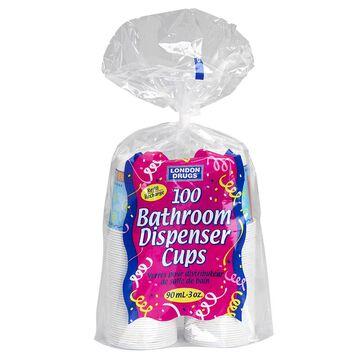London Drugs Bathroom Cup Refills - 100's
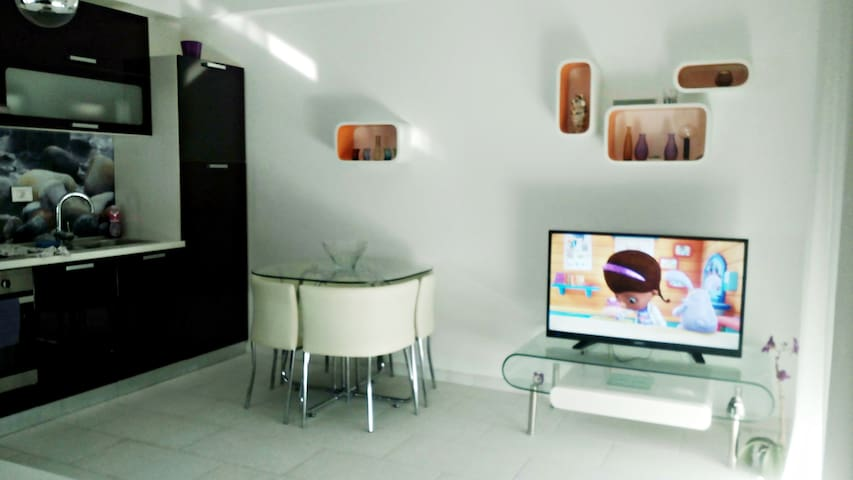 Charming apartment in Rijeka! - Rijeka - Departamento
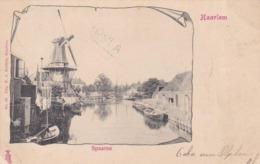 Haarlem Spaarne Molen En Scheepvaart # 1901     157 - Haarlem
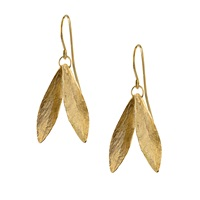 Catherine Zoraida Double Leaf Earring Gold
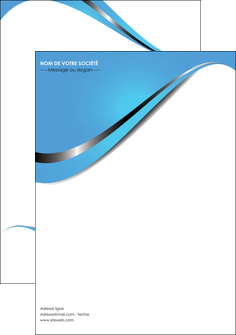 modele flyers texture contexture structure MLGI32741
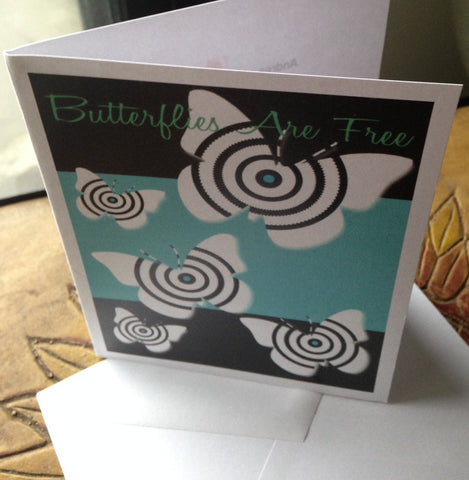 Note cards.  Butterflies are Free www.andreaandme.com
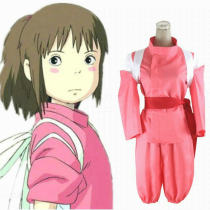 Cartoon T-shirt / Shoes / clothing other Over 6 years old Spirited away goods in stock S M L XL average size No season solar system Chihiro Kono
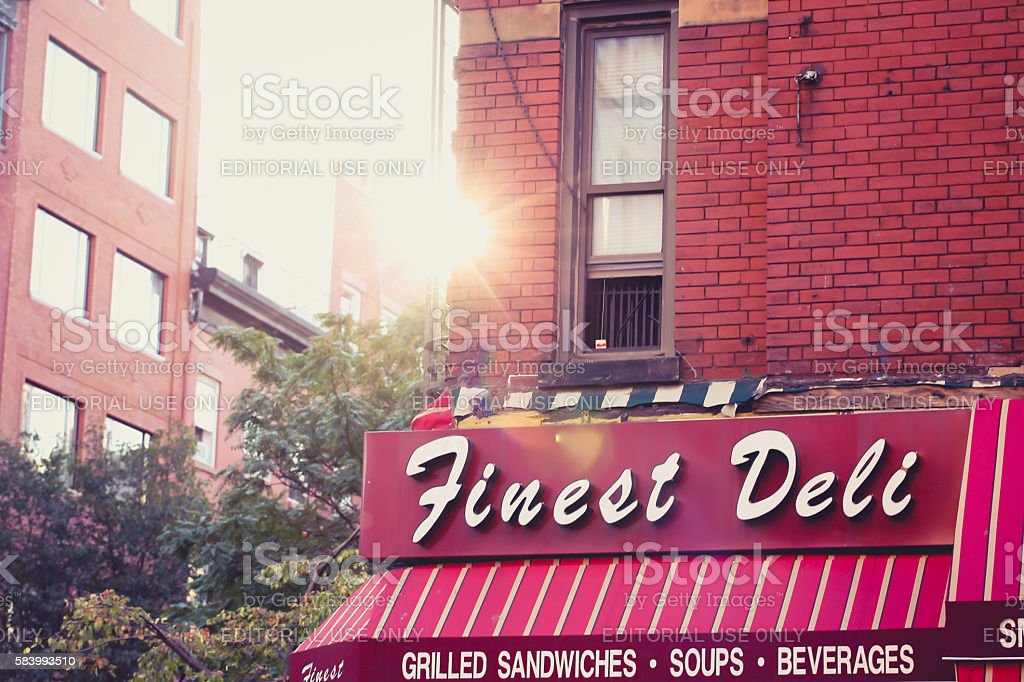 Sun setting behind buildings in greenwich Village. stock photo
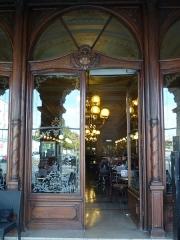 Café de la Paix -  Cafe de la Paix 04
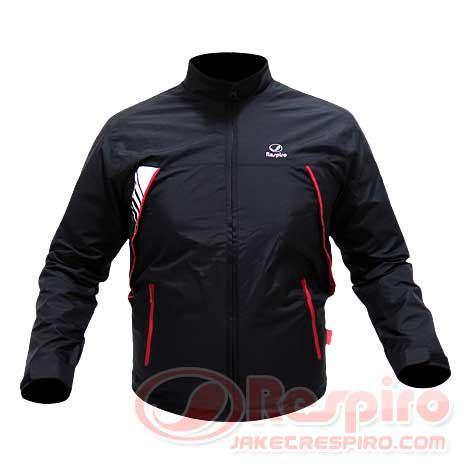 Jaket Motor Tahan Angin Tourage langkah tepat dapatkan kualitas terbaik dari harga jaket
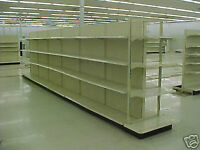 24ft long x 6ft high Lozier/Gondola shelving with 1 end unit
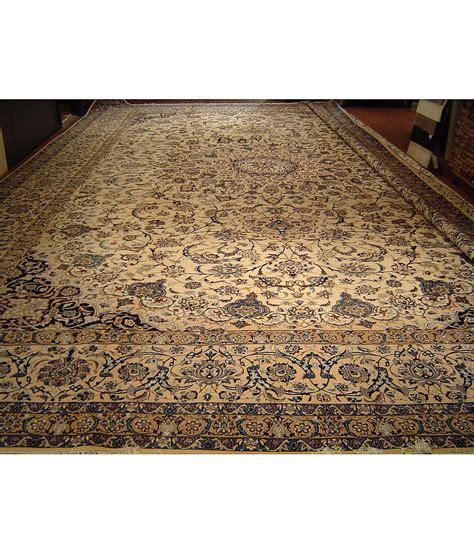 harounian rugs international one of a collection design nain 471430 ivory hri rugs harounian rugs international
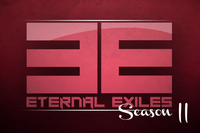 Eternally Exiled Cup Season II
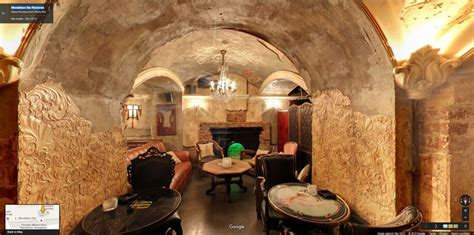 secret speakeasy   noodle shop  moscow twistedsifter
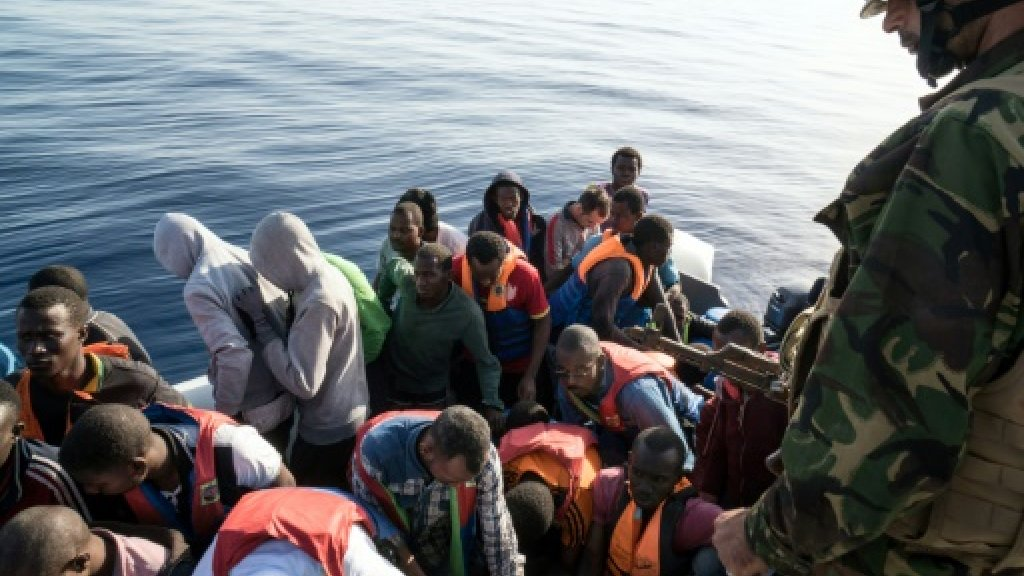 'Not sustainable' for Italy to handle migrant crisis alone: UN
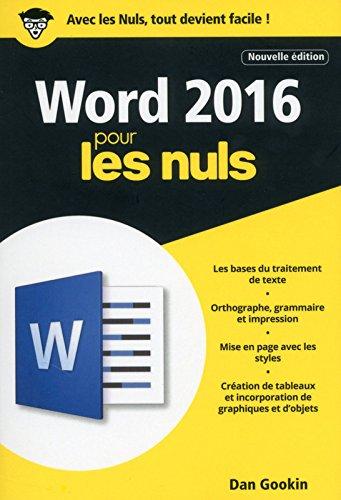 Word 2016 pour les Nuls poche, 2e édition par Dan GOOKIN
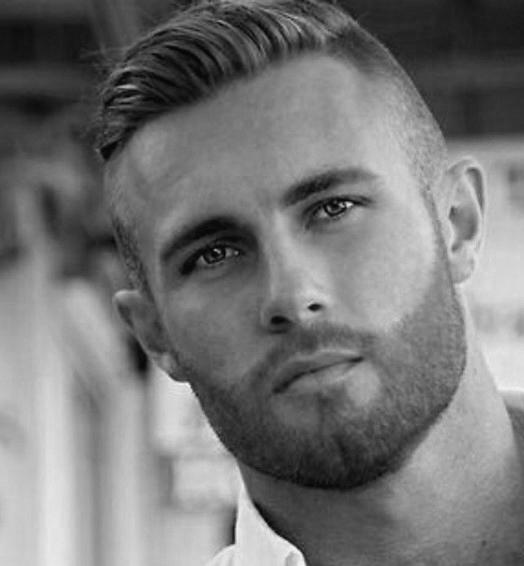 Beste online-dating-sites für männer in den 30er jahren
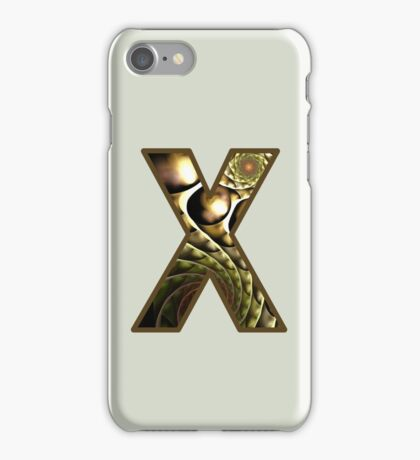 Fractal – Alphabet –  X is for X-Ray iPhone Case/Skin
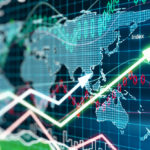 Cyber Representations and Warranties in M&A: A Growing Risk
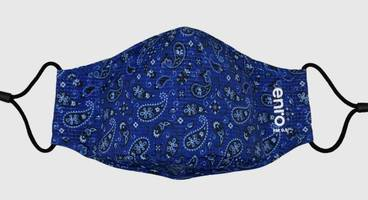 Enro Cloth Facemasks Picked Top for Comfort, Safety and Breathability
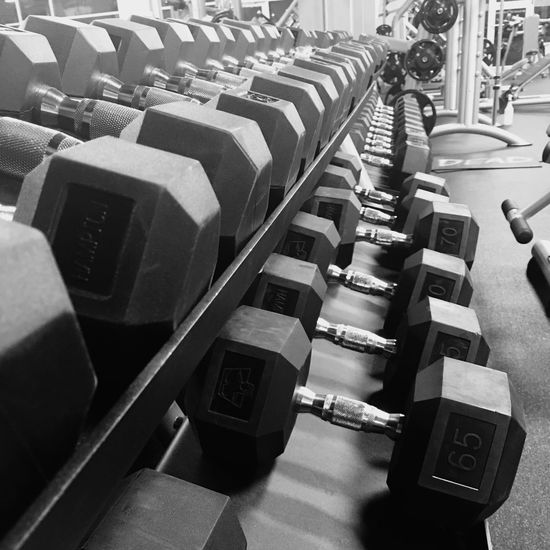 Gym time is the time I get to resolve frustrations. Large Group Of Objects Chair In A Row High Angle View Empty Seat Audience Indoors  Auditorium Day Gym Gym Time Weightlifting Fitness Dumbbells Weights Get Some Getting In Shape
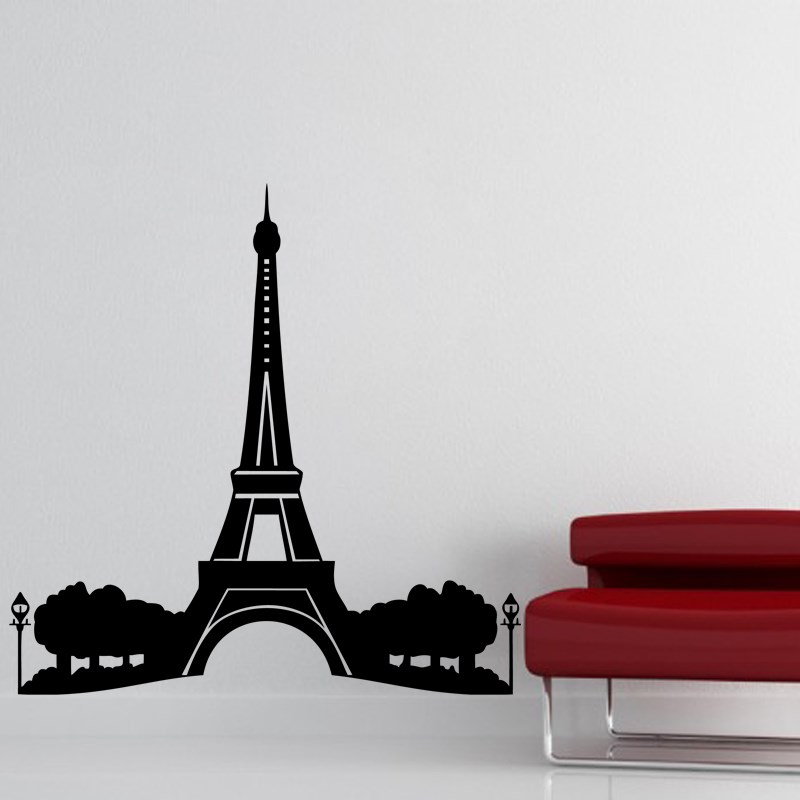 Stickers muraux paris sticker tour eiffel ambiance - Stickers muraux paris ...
_ _ _ _ _ _ _
Directions for this task. Starting at the line with "Gym time is", transcribe the listing above exactly through its last line. No picture belongs in the transcription.

Completed task.
 Gym time is the time I get to resolve frustrations. Large Group Of Objects Chair In A Row High Angle View Empty Seat Audience Indoors  Auditorium Day Gym Gym Time Weightlifting Fitness Dumbbells Weights Get Some Getting In Shape
 Stickers muraux paris sticker tour eiffel ambiance - Stickers muraux paris ...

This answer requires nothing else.